Request:
Set down the data below without change, skipping the pictures it holds.

(Stored entries)

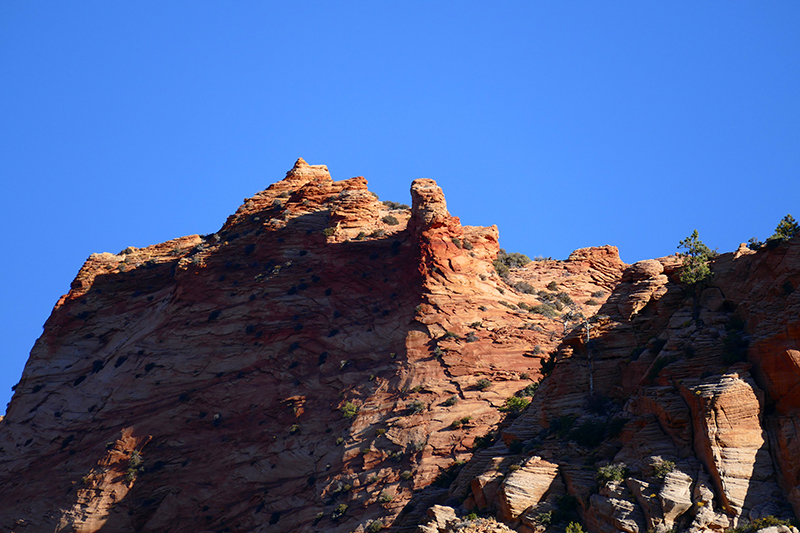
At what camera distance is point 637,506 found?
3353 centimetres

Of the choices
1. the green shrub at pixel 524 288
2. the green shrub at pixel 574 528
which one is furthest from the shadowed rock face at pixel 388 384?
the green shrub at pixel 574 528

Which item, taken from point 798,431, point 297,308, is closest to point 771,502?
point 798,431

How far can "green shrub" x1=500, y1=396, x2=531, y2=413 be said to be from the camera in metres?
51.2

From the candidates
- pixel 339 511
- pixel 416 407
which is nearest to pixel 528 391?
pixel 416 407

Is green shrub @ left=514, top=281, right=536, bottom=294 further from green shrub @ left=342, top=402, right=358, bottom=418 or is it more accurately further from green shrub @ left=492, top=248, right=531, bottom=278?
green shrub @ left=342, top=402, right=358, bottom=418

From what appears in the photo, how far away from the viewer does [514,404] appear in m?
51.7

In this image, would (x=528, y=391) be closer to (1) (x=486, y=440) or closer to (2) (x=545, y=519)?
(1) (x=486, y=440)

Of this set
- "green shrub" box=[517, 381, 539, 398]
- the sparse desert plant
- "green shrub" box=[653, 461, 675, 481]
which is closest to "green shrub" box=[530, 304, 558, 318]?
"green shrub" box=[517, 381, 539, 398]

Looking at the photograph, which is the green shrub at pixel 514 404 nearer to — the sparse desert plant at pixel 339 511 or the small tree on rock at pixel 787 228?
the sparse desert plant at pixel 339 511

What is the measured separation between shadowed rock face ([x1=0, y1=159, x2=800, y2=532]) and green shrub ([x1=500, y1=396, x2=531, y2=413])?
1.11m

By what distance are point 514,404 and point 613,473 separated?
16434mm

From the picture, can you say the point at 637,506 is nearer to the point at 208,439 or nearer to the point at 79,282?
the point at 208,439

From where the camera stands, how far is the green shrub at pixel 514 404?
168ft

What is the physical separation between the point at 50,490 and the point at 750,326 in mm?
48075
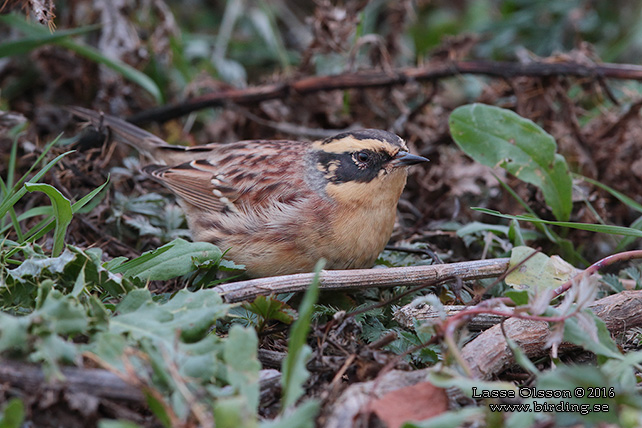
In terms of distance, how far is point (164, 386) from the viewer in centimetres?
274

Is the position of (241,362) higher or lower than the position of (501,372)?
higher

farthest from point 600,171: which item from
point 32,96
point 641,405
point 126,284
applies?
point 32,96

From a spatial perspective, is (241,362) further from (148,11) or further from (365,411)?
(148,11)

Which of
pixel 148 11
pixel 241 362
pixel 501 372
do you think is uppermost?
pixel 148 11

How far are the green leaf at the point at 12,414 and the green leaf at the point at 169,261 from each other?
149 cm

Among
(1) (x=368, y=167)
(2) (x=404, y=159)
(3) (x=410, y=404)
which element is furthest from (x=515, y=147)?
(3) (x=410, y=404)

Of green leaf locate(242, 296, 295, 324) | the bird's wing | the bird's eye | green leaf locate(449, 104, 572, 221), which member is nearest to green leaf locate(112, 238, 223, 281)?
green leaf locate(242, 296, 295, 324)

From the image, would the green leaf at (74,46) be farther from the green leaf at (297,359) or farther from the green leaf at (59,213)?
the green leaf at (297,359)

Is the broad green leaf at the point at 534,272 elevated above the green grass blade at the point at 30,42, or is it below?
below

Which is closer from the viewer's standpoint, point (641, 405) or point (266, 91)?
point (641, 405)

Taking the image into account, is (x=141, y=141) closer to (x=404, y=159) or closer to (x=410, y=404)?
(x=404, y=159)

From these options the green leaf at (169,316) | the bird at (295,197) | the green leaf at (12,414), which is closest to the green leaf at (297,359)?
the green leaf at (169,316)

Result of the task:
At what camera distance is point 637,506 found?
3353 centimetres

Of the choices
1. the green shrub at pixel 524 288
2. the green shrub at pixel 574 528
which one is furthest from the shadowed rock face at pixel 388 384?
the green shrub at pixel 574 528

Which item, taken from point 798,431, point 297,308, is closest to point 771,502?
point 798,431

How far can "green shrub" x1=500, y1=396, x2=531, y2=413 be said to be from the camera in metres?
51.2

From the candidates
- pixel 339 511
- pixel 416 407
which is nearest to pixel 528 391?
pixel 416 407

Is green shrub @ left=514, top=281, right=536, bottom=294 further from green shrub @ left=342, top=402, right=358, bottom=418 or is it more accurately further from green shrub @ left=492, top=248, right=531, bottom=278?
green shrub @ left=342, top=402, right=358, bottom=418

From what appears in the photo, how far away from the viewer does [514,404] appear in m?
51.7

In this image, would (x=528, y=391) be closer to (1) (x=486, y=440) or closer to (2) (x=545, y=519)?
(1) (x=486, y=440)

Of this set
- "green shrub" box=[517, 381, 539, 398]
- the sparse desert plant
- "green shrub" box=[653, 461, 675, 481]
which is closest to "green shrub" box=[530, 304, 558, 318]?
"green shrub" box=[517, 381, 539, 398]

Looking at the photograph, which is the green shrub at pixel 514 404 nearer to — the sparse desert plant at pixel 339 511 or the small tree on rock at pixel 787 228?
the sparse desert plant at pixel 339 511

What is the measured separation between shadowed rock face ([x1=0, y1=159, x2=800, y2=532]) and green shrub ([x1=500, y1=396, x2=531, y2=413])?
1.11m

By what distance are point 514,404 and point 613,473 separated?
16434mm

From the picture, can you say the point at 637,506 is nearer to the point at 208,439 or nearer to the point at 79,282?
the point at 208,439

From where the camera stands, how far is the green shrub at pixel 514 404?
168ft

What is the physical separation between the point at 50,490 and the point at 750,326 in mm?
48075
In terms of distance, how far is point (164, 386) from the viewer in centimetres?
274

Is the position of (241,362) higher or lower than the position of (501,372)?
higher

farthest from point 600,171: which item from
point 32,96
point 641,405
point 126,284
applies?
point 32,96

From a spatial perspective, is (241,362) further from (148,11) or further from (365,411)?
(148,11)

Which of
pixel 148 11
pixel 241 362
pixel 501 372
do you think is uppermost?
pixel 148 11

How far are the green leaf at the point at 12,414 and the green leaf at the point at 169,261 from each other?
149 cm

Among
(1) (x=368, y=167)
(2) (x=404, y=159)
(3) (x=410, y=404)
which element is furthest from (x=515, y=147)?
(3) (x=410, y=404)

Of green leaf locate(242, 296, 295, 324) | the bird's wing | the bird's eye | green leaf locate(449, 104, 572, 221), which member is nearest to green leaf locate(112, 238, 223, 281)?
green leaf locate(242, 296, 295, 324)

From the image, would the green leaf at (74,46) be farther from the green leaf at (297,359) or farther from the green leaf at (59,213)?
the green leaf at (297,359)

Is the broad green leaf at the point at 534,272 elevated above the green grass blade at the point at 30,42, or is it below?
below

Which is closer from the viewer's standpoint, point (641, 405) or point (266, 91)?
point (641, 405)

Taking the image into account, is (x=141, y=141) closer to (x=404, y=159) or closer to (x=410, y=404)?
(x=404, y=159)

From these options the green leaf at (169,316) | the bird at (295,197) | the green leaf at (12,414), which is closest to the green leaf at (297,359)?
the green leaf at (169,316)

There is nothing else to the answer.